Click here for all past and future posts in this series.

engulf — enkindle”: by Anja Utler, translated by Kurt Beals

Language: German

CdzܲԳٰ: Germany
Publisher: Burning Deck Press

Why This Book Should Win: Burning Deck! Rosemarie and Keith Waldrop have done more for “experimental” international poetry in translation than anyone. They deserve to be honored.

Today’s post is from Erica Mena.

engulf — enkindle is a stunning book of poetry. It literally stunned me into absolute submission; it is the book of poetry I’d been wanting to read for years. It’s a small volume, and I read it in one sitting, faster than I normally read poetry, because I couldn’t slow down. The language sunk its hooks into me and pulled me through the book, like rafting down rapids. If some of this sounds violent, that’s no mistake – the book is full of sensual violence, done to the body of language and the body in the poem.

·····

GOALS:
A. In the post on engulf — enkindle, who translated the book?
B. Summarize the post on engulf — enkindle in two sentences.
C. Carry on the review of engulf — enkindle beyond its final sentence.

DATA LINES:
·····

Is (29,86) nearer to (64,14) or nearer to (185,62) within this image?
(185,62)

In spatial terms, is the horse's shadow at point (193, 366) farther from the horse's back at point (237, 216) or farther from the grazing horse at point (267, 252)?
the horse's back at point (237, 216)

·····

RESPONSES TO THE TASKS:
A. Kurt Beals

B. The post presents engulf — enkindle, a German-language poetry book by Anja Utler, translated by Kurt Beals and published by Burning Deck Press, whose Rosemarie and Keith Waldrop are credited with having done more than anyone for experimental international poetry in translation. Erica Mena calls the book stunning and says she read it in one sitting, pulled through by language full of sensual violence done to the body of language and the body in the poem.

C.
want now: you – drive into me
want to push to the edge, hang, you
haul all my: shale, scrape
it off from: the head, from the shoulders
to rootstock throat gravel: you split me
give me – as if severed – sharp
countours – fangs wolffian ridge
questions too – will i? –
i – take you to me
                                 balances I

The stacatto lines, broken by strange punctuation, expose themselves as duplicitious; the punctuation is superfluous, and yet it’s not. It’s a violation of the line, of the rules of grammar, but it forces a rhythm on the almost unwilling reader. It’s pleasurable and distressing simultaneously, mimetic of the poems. The I in the poem submits to the violence of the you, while exerting her own controlled violence over the reader, and the poem and ultimately her poetic body.

Like most “experimental” texts this work demands more of its reader, a different set of tools and strategies. It is a text that has been splayed wide open, disgorging multiple readings. This extract from the second poem could be read as describing what the poetry itself is doing:

     II

– percieve:     just at the opencuts: set free
furrow –          to stand, sense, to drift now am: pitching to you
                        through the: fissures [. . .]

[The bracketed ellipsis is mine.] Pay attention to the slippery shifts of meaning across and through the punctuation, the way caesura is inserted into the lines and creates tension with the phrases that follow the colons. Feel the tension that is created by the speeding up and slowing down of the lines, the gaps in meaning and thwarted grammatical expectations (the missing subject for “am” for example).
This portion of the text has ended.